Caso Richthofen: mansão vendida segue vazia e borrada no Google após 20 anos

Mansão dos Richthofen em outubro de 2002 (à esquerda); e o mesmo imóvel, pintado de branco, em outubro de 2022 — Foto: Reprodução: Arquivo/TV Globo e Kleber Tomaz/g1
Foto: Reprodução: Arquivo/TV Globo e Kleber Tomaz/g1

 

Em 31 de outubro de 2002, o casal Marísia e Manfred von Richthofen foi morto com golpes de barras de ferro na cabeça enquanto dormia no casarão de muros altos, de 1 mil m², na Rua Zacarias de Gois, no Campo Belo. A filha das vítimas, Suzane von Richthofen, além do namorado e o cunhado dela, os irmãos Daniel e Cristian Cravinhos, confessaram o homicídio e foram presos pela polícia.

Segundo o Ministério Público (MP), os três alegaram que os pais de Suzane não aprovavam o namoro dela com Daniel. Então, decidiram matá-los para poder ficar com o imóvel, o dinheiro e outros bens da herança da família.

Condenados a mais de 30 anos de prisão pelos homicídios na Justiça em 2006, as penas deles deverão ser extintas entre 2038 e 2043.

Dos três, Suzane cumpre a punição no semiaberto na penitenciária de Tremembé, no interior do estado. Cristian também está no mesmo regime e na mesma cidade. Já Daniel está em liberdade (saiba mais abaixo).

Mansão Richthofen

Mansão do caso Richthofen é escondida por borrão para não ser mostrada no Google Maps — Foto: Reprodução/Google
Mansão do caso Richthofen é escondida por borrão para não ser mostrada no Google Maps — Foto: Reprodução/Google


A mansão dos Richthofen havia sido comprada em 1998 por Manfred. Ele pagou à época R$ 330 mil pelo imóvel. A residência tem dois pavimentos com sala, cozinha, banheiros, suítes, escritório, biblioteca, piscina e garagem.

Em 2014, Suzane abriu mão da herança após uma disputa judicial com o irmão Andreas. No mesmo ano, ele vendeu o casarão por metade do valor de mercado. Os atuais donos, um engenheiro e uma dentista, não quiseram falar com a reportagem sobre o assunto.

Quando os novos proprietários compraram a mansão, decidiram reformar o espaço. A fachada da residência e tijolos à vista da época do crime, mostrada nas TVs e nos jornais, foi trocada. Acabou pintada de branco. A tinta cobriu também o número da casa, além das pichações que antes pediam "justiça" aos assassinos dos Richthofen.

Além de Lorenzo, que mora no bairro há quatro meses, a reportagem conversou nos últimos dias com mais três pessoas que disseram que ninguém nunca residiu no imóvel depois do crime: uma vizinha que está no bairro há décadas; um jardineiro que trabalha nos casarões próximos há nove anos e um segurança que percorre o bairro há três anos. Eles pediram, no entanto, para não serem identificadas.

__O que fazer__.
Reproduza o trecho da reportagem sobre o caso Richthofen que se inicia com as palavras "Em 31 de outubro" e vai até "herança da família.", substituindo "casarão" por "sobrado".

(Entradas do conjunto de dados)

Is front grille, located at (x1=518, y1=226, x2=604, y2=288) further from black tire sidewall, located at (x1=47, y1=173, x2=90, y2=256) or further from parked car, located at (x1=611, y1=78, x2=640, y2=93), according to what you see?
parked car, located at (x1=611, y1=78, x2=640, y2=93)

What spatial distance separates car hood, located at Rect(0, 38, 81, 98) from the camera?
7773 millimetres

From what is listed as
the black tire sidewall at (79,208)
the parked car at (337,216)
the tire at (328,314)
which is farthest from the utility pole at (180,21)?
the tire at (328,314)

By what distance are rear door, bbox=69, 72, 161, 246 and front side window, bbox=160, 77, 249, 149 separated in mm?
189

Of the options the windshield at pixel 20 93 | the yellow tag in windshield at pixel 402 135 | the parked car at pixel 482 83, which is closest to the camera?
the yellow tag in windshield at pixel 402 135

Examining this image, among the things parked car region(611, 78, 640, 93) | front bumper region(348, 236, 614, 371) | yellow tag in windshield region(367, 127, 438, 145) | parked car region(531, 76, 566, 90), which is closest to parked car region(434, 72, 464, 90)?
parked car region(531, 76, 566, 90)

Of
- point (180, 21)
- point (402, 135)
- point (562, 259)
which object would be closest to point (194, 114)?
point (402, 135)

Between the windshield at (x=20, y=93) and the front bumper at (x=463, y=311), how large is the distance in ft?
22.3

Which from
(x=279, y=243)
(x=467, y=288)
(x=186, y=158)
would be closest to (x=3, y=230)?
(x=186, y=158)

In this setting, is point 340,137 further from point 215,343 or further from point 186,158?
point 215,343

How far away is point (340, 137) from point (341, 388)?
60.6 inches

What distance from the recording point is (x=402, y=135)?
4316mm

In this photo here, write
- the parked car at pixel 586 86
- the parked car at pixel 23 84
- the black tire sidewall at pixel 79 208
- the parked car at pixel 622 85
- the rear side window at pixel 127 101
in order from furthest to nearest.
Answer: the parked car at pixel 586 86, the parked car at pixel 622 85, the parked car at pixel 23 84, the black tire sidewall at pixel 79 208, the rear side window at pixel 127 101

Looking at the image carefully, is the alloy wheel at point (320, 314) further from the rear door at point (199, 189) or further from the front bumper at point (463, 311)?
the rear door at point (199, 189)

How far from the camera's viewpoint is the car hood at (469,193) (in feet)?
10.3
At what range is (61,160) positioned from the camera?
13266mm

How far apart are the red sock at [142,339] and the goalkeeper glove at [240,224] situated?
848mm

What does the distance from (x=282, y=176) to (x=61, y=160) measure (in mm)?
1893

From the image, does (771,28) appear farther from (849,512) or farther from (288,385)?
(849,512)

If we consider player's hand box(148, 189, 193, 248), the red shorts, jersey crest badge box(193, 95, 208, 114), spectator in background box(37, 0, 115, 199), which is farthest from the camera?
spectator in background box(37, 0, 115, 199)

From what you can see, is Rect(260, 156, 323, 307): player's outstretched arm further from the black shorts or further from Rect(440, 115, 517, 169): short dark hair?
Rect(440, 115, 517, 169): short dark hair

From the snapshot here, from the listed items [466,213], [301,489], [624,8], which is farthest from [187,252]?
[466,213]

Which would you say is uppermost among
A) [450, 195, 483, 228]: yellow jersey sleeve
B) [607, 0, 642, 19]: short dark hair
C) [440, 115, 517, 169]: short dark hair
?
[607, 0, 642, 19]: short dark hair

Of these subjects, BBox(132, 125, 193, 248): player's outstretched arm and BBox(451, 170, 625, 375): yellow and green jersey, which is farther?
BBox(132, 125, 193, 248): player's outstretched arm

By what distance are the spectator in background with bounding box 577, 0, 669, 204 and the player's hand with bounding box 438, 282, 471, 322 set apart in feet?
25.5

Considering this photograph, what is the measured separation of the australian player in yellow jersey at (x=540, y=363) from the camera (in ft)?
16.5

__Solução da tarefa__.
Em 31 de outubro de 2002, o casal Marísia e Manfred von Richthofen foi morto com golpes de barras de ferro na cabeça enquanto dormia no sobrado de muros altos, de 1 mil m², na Rua Zacarias de Gois, no Campo Belo. A filha das vítimas, Suzane von Richthofen, além do namorado e o cunhado dela, os irmãos Daniel e Cristian Cravinhos, confessaram o homicídio e foram presos pela polícia.

Segundo o Ministério Público (MP), os três alegaram que os pais de Suzane não aprovavam o namoro dela com Daniel. Então, decidiram matá-los para poder ficar com o imóvel, o dinheiro e outros bens da herança da família.